→ **Task instructions**
Return every record below exactly as written, but leave out the pictures.

→ **Source records**
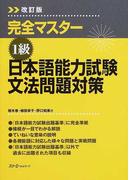 完全マスター1級日本語能力試験文法問題対策 改訂版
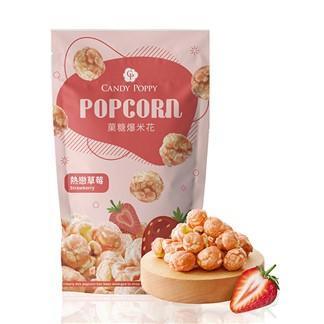 CandyPoppy裹糖爆米花50g(熱戀草莓)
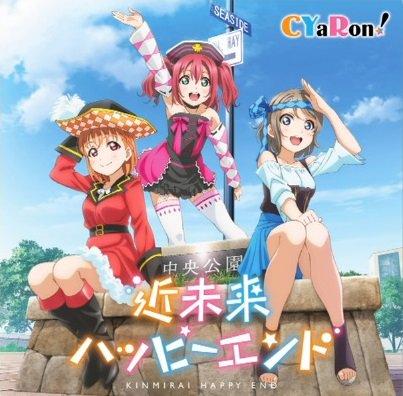 【雑談】CYaRon!新曲の略称は金目鯛ってことで良いの?【ラブライブ!サンシャイン!!】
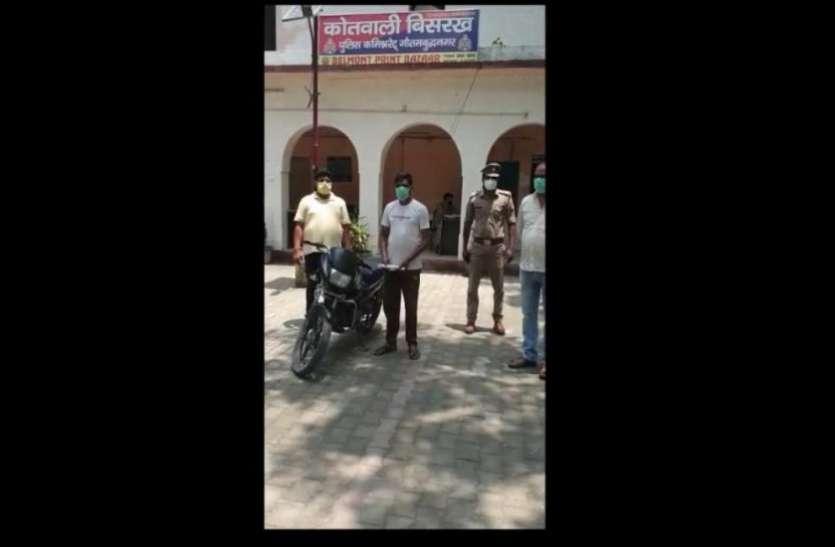 'इनामी' पर भारी पड़ा Lockdown, चेन्नई से ग्रेटर नोएडा आकर फंस गया बदमाश
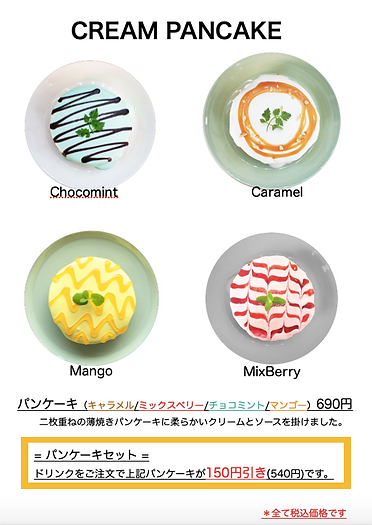 sweets2.png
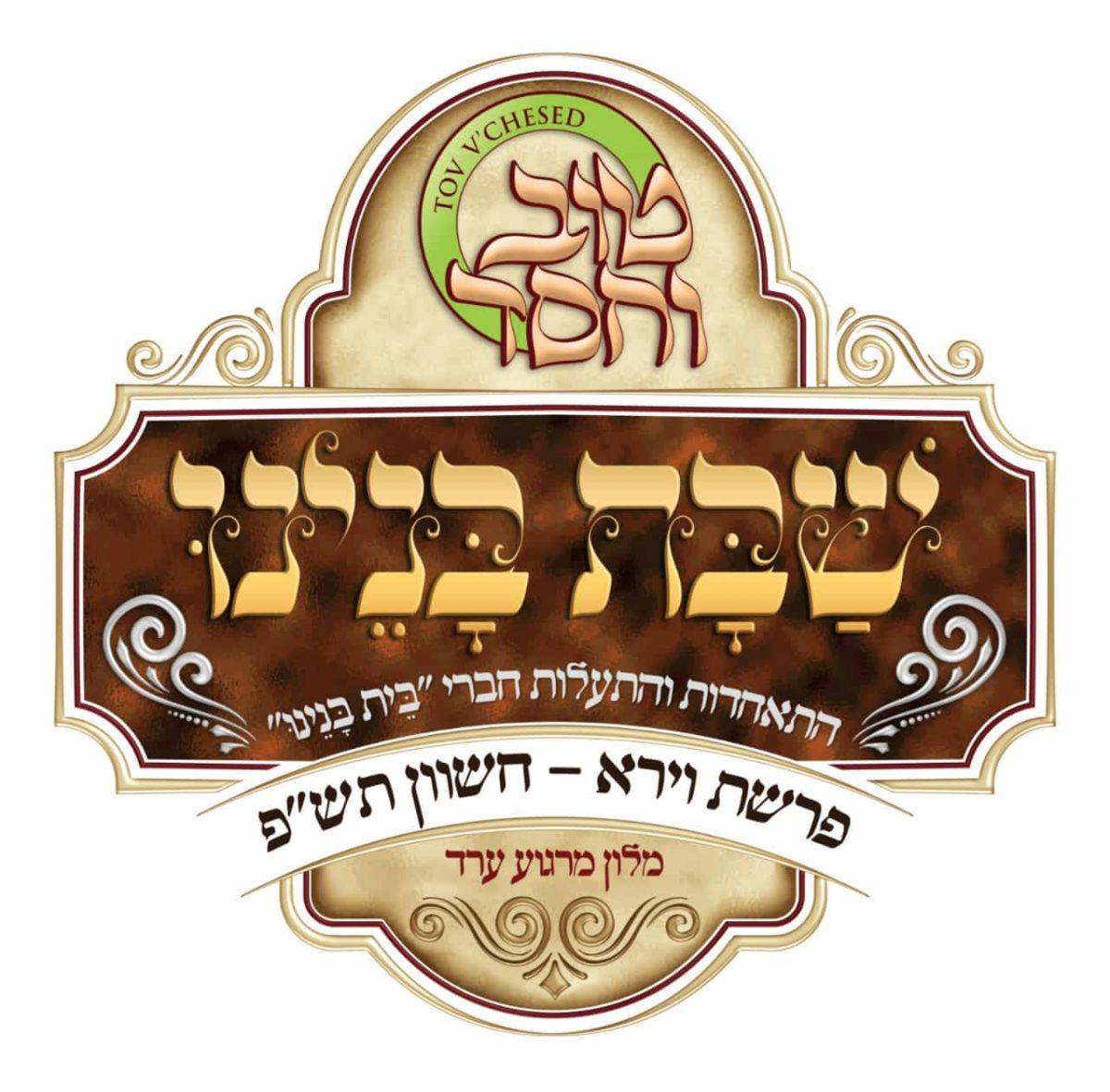Over 400 Yesomim Take Part in Massive Shabbos Buneinu in Arad, Israel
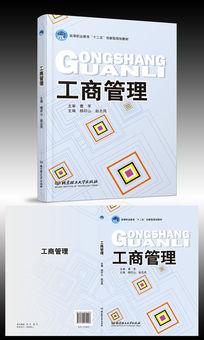工商管理教材书籍封面设计
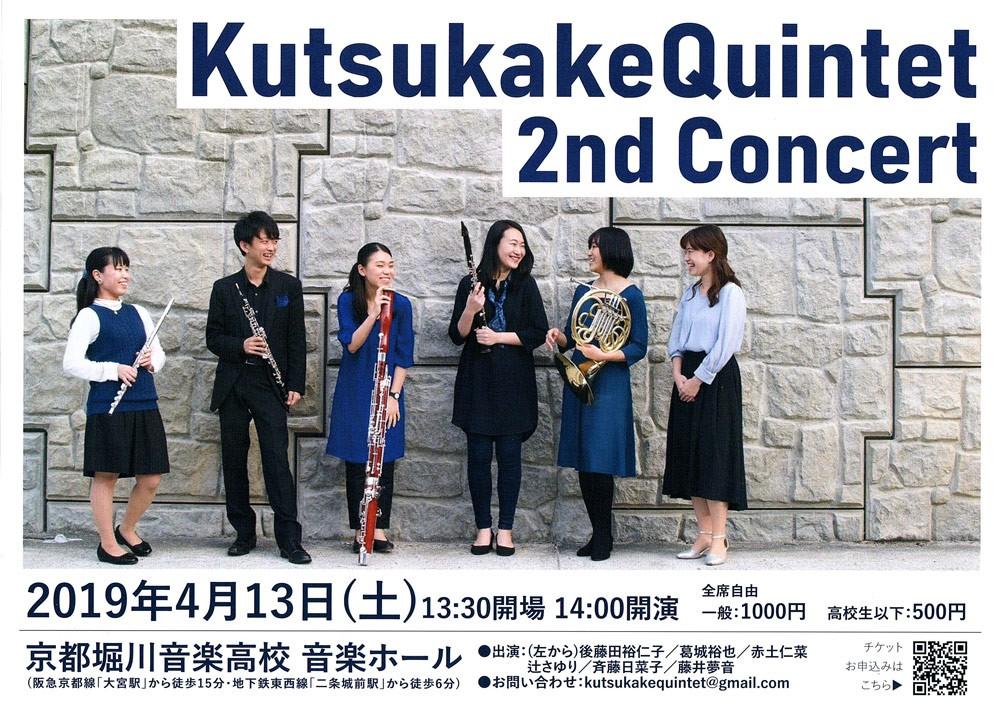 Kutsukake Quintet 2nd Concert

→ **Response to this task**
 完全マスター1級日本語能力試験文法問題対策 改訂版
 CandyPoppy裹糖爆米花50g(熱戀草莓)
 【雑談】CYaRon!新曲の略称は金目鯛ってことで良いの?【ラブライブ!サンシャイン!!】
 'इनामी' पर भारी पड़ा Lockdown, चेन्नई से ग्रेटर नोएडा आकर फंस गया बदमाश
 sweets2.png
Over 400 Yesomim Take Part in Massive Shabbos Buneinu in Arad, Israel
工商管理教材书籍封面设计
 Kutsukake Quintet 2nd Concert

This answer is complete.